Días atrás leo que en Palermo, Italia, un hombre resultó condenado prima facie a indemnizar a su ex esposa por no avisarle que era impotente. Los cargos van desde indolencia hasta maternidad frustrada. El tipo –que para justificar su silencio adujo vergüenza– decide apostar al amor; su propuesta de matrimonio es aceptada por una joven siciliana que sólo permite besos secos, negros, cateos, palpos, mamadas y dedos (en el orto), pero nada de cama. El hombre rompe o cree romper la oposición entre la madre y la puta (porque de putas, hasta los tuétanos, y tampoco nada); se inclina ante la familia del virgo para pedir su mano: mano entregada. Ahora él está entregado, igual de impotente, embargado, acobardado y vigilado por expertos.

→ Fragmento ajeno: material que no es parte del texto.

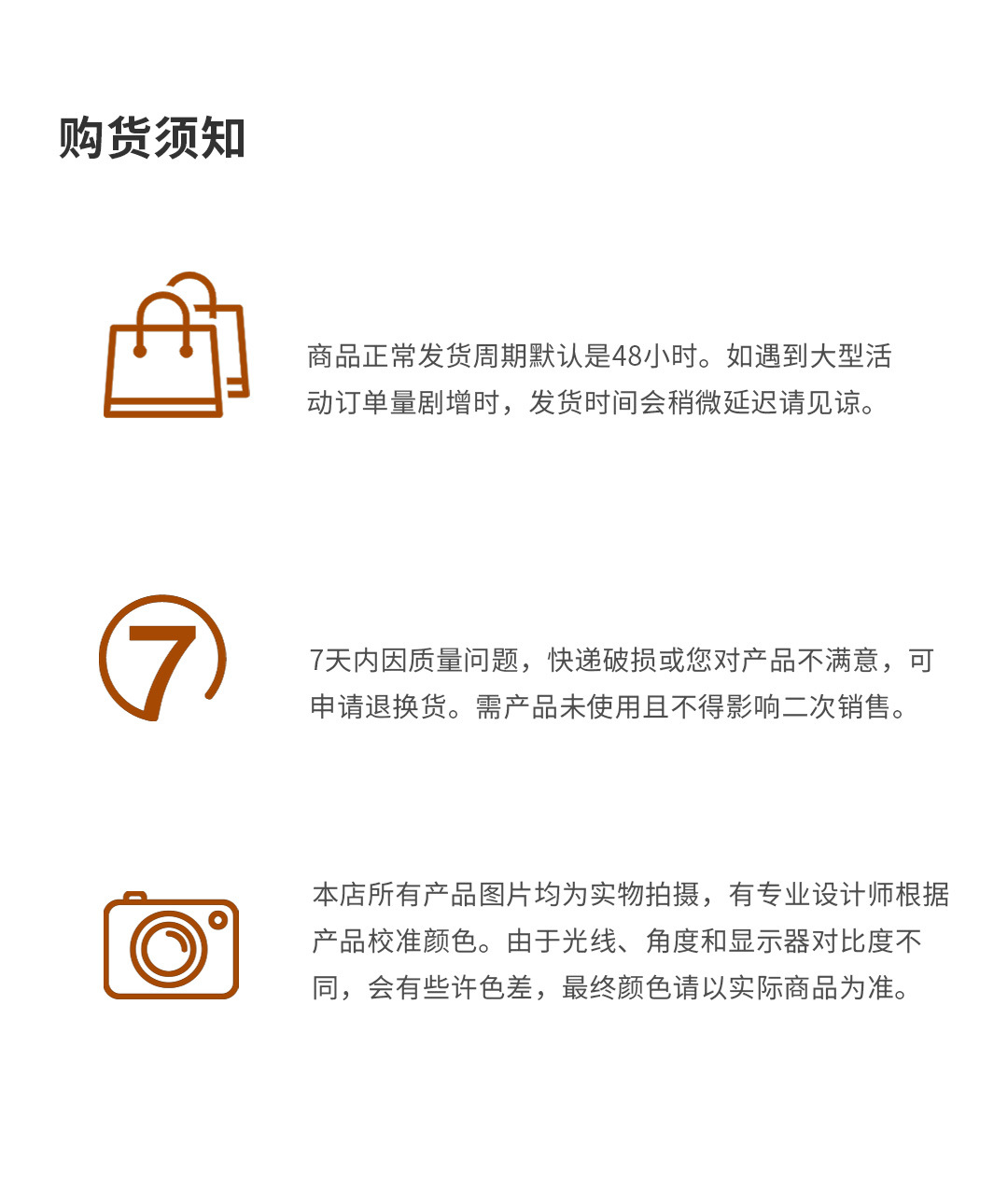 购货须知

商品正常发货周期默认是48小时。如遇到大型活动订单量剧增时，发货时间会稍微延迟请见谅。

7

7天内因质量问题，快递破损或您对产品不满意，可申请退换货。需产品未使用且不得影响二次销售。

本店所有产品图片均为实物拍摄，有专业设计师根据产品校准颜色。由于光线、角度和显示器对比度不同，会有些许色差，最终颜色请以实际商品为准。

La doctora pide que se acomode, que se ponga cómodo. En sala de espera hay otros hombres, esperan en silencio. Cuando le toca, siente cierta cosa, cierta turbación al comprobar que el especialista es una especialista, es una mujer más o menos de su edad. Se sienta, escucha lo que tiene que escuchar y a continuación la especialista le pide que por favor se saque los pantalones y los calzoncillos. Desnudo, debe colocarse alrededor de la pija dos anillos elásticos conectados a una máquina por un sistema de cables. La descarga eléctrica es débil y lo sorprende, no se da cuenta hasta que se da cuenta que la tiene parada, tiesa, dura como una manguera de bombero. Se acuerda de Errol Flynn, la tenía tan larga que cuando se ponía en pedo, aporreaba el piano con el bicho. Entretanto la especialista lo invita a quitarse los anillos y a vestirse. Completa un formulario con sus datos. Se lo entrega, lo despide y dice: “Ya ve, no puedo hacer nada”. se marcha contrariado: ¿su impotencia no es orgánica?
¿Son hombres esos que escriben con el puntero en la cabeza, amenazados por no sé quién, por no se sabe qué logias heterofóbicas? ¿Son hombres esos que escriben, como Daniel Welzer-Lang, un ensayo sobre la masculinidad a principios del milenio y lo titula Para una aproximación profeminista no homófona a los hombres y a lo masculino?
Por favor: casi dan ganas de decir que hombres eran los de antes.